The last two games John Lackey pitched for the Cardinals this season were against the Chicago Cubs in the National League division playoffs. One was a brilliant, two-hit effort over 7 1/3 innings in the first game of the series, won by the Cardinals 4-0 at Busch Stadium.
The other was a three-inning, no-decision outing in Game 4 in Chicago in which he allowed four runs while pitching on short rest as he was unable to prolong the Cardinals’ season.
The next game Lackey pitches will be for those same Cubs. On Friday, Ken Rosenthal of FoxSports.com reported that the 37-year-old righthander had agreed to a two-year deal with Chicago for $32 million, pending a physical.
Lackey thus is reunited with lefthander Jon Lester, one of his best friends, who was a Boston teammate of Lackey’s in the Red Sox’s 2013 World Series championship season and the loser to Lackey and the Cardinals in that Game 1 playoff game this year.
More significant, Lackey has been signed for the second time to a multi-year deal via the involvement of Theo Epstein, the Cubs’ president of baseball operations. After the 2009 season, Lackey signed a five-year, $82.5 million deal with the Red Sox, for whom Epstein was general manager.
That contract extended to a sixth season, 2015, because one of the provisions of that contract was that Lackey would play for the minimum ($507,500) in 2015 if he had missed any of the previous five seasons because of an injury.
Indeed, Lackey missed the 2012 season after having Tommy John elbow surgery, and the Cardinals traded pitcher Joe Kelly and outfielder Allen Craig for him on July 31, 2014, knowing that they would have him for the minimum salary the next year.
The Cardinals rewarded Lackey with innings-pitched incentives that boosted his salary by some $2 million in 2015 and Lackey rewarded them with perhaps the best season of his career.
Not only did Lackey compile a 13-10 record, but he posted a personal-best 2.77 earned run average.
He gave up three runs or fewer in 30 of his 35 starts, counting the postseason, and he posted a 12th consecutive season of at least 10 wins, excluding 2012 when he didn’t pitch.
For the Cardinals, he wound up as their top starter. For the Cubs, he probably will be No. 3 behind Lester and Cy Young Award winner Jake Arrieta, who led the majors with 22 victories.

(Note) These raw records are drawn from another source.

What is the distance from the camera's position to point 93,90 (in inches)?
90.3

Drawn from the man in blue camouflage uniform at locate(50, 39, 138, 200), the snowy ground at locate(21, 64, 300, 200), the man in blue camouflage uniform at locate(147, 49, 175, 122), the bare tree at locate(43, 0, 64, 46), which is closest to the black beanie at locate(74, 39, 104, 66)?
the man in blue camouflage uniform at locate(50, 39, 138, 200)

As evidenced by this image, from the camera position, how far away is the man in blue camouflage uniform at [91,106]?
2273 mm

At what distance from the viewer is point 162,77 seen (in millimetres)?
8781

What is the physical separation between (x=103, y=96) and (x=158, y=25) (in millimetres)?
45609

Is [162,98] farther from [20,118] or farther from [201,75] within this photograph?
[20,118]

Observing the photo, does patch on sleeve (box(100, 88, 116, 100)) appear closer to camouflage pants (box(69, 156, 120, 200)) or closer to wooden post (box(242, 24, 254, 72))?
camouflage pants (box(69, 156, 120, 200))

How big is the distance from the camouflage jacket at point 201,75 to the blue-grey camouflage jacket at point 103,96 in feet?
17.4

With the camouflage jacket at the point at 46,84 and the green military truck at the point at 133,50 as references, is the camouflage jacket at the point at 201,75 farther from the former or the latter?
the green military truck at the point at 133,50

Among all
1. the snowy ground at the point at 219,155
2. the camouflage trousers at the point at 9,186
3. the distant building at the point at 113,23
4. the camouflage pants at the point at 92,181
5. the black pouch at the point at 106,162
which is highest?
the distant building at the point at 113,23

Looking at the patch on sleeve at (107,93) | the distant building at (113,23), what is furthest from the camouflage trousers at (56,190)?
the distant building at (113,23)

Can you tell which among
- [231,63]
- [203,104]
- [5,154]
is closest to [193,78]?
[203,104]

While the Red Sox gave lefthander David Price $217 million for seven years although Price never has won a postseason start, Lackey has an 8-5 postseason record with the Angels, Boston and the Cardinals and ranks fourth among active pitchers with 165 regular-season victories.
Having made Lackey a one-year, qualifying offer of $15.8 million and with Lackey declining it, the Cardinals will receive an amateur draft pick after the first round and before the second round next June for the Cubs signing Lackey. The Cubs will lose their first-round choice.

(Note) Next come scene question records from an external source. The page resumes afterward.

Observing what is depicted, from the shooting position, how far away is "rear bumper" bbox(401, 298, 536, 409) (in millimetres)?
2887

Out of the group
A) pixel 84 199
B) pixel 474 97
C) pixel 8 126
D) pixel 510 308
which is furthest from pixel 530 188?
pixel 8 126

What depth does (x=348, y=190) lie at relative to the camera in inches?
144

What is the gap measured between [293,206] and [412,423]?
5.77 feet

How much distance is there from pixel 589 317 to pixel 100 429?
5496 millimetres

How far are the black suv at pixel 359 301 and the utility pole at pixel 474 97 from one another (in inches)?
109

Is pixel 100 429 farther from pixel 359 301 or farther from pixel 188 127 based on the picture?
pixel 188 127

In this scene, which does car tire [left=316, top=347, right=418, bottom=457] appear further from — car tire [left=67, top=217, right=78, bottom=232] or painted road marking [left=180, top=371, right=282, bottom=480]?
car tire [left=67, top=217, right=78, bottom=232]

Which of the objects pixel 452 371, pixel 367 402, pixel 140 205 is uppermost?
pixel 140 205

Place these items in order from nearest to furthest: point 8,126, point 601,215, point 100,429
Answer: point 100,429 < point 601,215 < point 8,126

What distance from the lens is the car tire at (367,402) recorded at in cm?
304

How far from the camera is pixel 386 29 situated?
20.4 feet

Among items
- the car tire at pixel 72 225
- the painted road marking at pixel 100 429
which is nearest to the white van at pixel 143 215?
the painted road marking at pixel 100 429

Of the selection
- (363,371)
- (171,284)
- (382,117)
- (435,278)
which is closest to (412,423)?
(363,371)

Lackey will leave a Busch Stadium home park in which he had an 11-4 regular-season mark and a 2.03 ERA. At Wrigley in two regular-season starts, Lackey is 1-1 with a 1.32 ERA.
Throughout the 2015 season, Lackey had been consistent in saying he wanted to play only two more years.

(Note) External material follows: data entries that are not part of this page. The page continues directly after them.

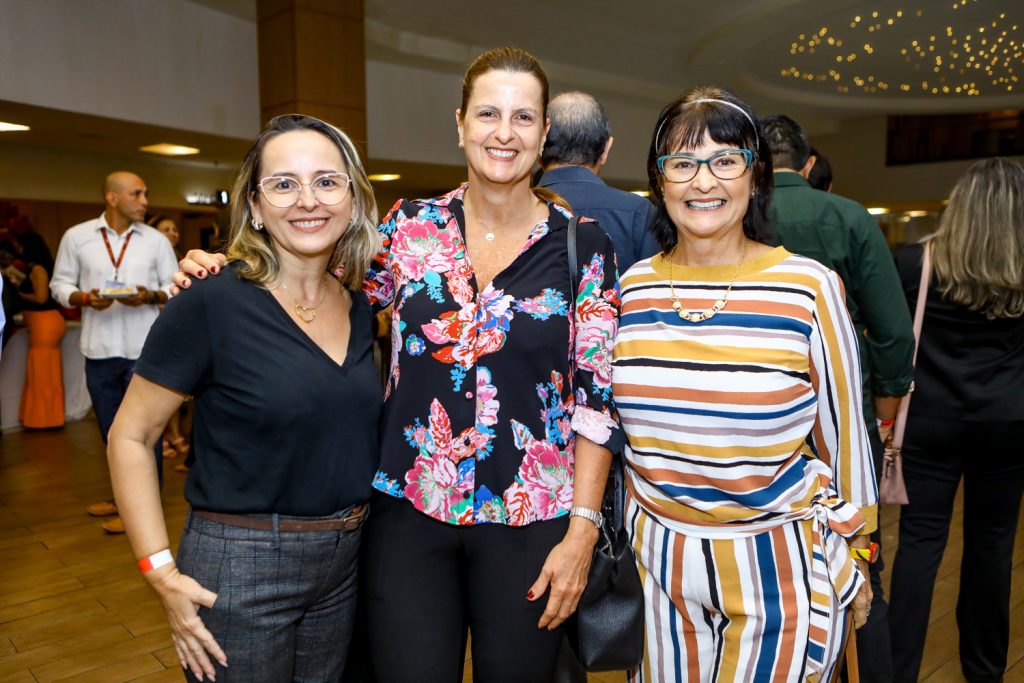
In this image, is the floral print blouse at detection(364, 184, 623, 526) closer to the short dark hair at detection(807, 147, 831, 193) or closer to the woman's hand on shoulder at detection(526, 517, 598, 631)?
the woman's hand on shoulder at detection(526, 517, 598, 631)

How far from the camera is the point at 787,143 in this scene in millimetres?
2777

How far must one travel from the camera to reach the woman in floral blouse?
1.52 m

The Cubs have afforded him that opportunity, and Lackey now will have a chance for 200 career wins and perhaps pitching for a third different team in the World Series.
He started and won the World Series title-clinching games for the 2002 Angels and the 2013 Red Sox. The Cubs fell one round short of the World Series this season when they had no reliable No. 3 or No. 4 starter.
There was no immediate comment from the Cardinals nor from Lackey and his representative, Steve Hilliard.